BEGIN Passage

イワモト タカユキ   Takayuki Iwamoto
  岩本 高行
   所属   川崎医科大学  医学部 臨床医学 乳腺甲状腺外科学
   職種   講師
論文種別 原著
言語種別 英語
査読の有無 査読あり
表題 A 3-gene proliferation score (TOP-FOX-67) can re-classify histological grade-2, ER-positive breast cancers into low- and high-risk prognostic categories.
掲載誌名 正式名:Breast cancer research and treatment
略  称:Breast Cancer Res Treat
ISSNコード:15737217/01676806
掲載区分国外
巻・号・頁 138(3),pp.691-8
著者・共著者 Borbala Szekely, Takayuki Iwamoto, A Marcell Szasz, Yuan Qi, Junji Matsuoka, W Fraser Symmans, Anna-Maria Tokes, Janina Kulka, Charles Swanton, Lajos Pusztai
担当区分 2nd著者
発行年月 2013/04
概要 The goal of this study was to assess the prognostic value of a 3-gene (TOP2A, FOXM1, and MKI67) proliferation score and use it to risk stratify grade-2, estrogen receptor (ER)-positive breast cancers into low- and high-risk groups. We used 4 different breast cancer gene expression datasets including two cohorts of patients who received no systemic adjuvant therapy (Mainz: n = 206, TRANSBIG: n = 134) and two other cohorts that received adjuvant tamoxifen (JBI: n = 227, MDACC/SET: n = 192). We compared individual and combined expression values of the 3 genes between grade 1, 2, and 3 tumors and plotted distant metastasis-free survival (DMFS) curves by the 3-gene score for grade-2 cancers. We compared the prognostic value of the 3-gene score to the Genomic Grade Index (GGI). The individual and combined expression of TOP2A, FOXM1, and MKI67 were significantly different between the 3 histological grade groups with the highest expression in grade-3 and the lowest in grade-1 cancers. Expression levels were variable in grade-2 cancers. Grade-2 tumors with high expression of the 3 genes (>median) showed significantly worse DMFS in one prognostic and one tamoxifen-treated set and showed a similar but non-significant trend for worse survival in the remaining two datasets. The 3-gene score performed equally well in risk stratification as the GGI. A 3-gene proliferation score shows similar prognostic value as the GGI in ER-positive, grade-2 cancers and may serve as basis for a PCR-based assay that could aid prognostic prediction for clinically intermediate-risk cancers.

END Passage

What is required: Using the breast cancer abstract, explain in one to three sentences why the authors think the 3-gene score could be useful in practice.

BEGIN Exercise data

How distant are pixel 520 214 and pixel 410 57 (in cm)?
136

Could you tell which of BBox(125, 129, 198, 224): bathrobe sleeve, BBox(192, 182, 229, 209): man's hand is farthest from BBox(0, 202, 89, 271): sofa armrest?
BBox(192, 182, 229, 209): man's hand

END Exercise data

Response to the task: The 3-gene score showed prognostic value similar to the Genomic Grade Index in ER-positive, grade-2 cancers. Because of this, it may serve as the basis for a PCR-based assay that could help predict outcomes for clinically intermediate-risk cancers.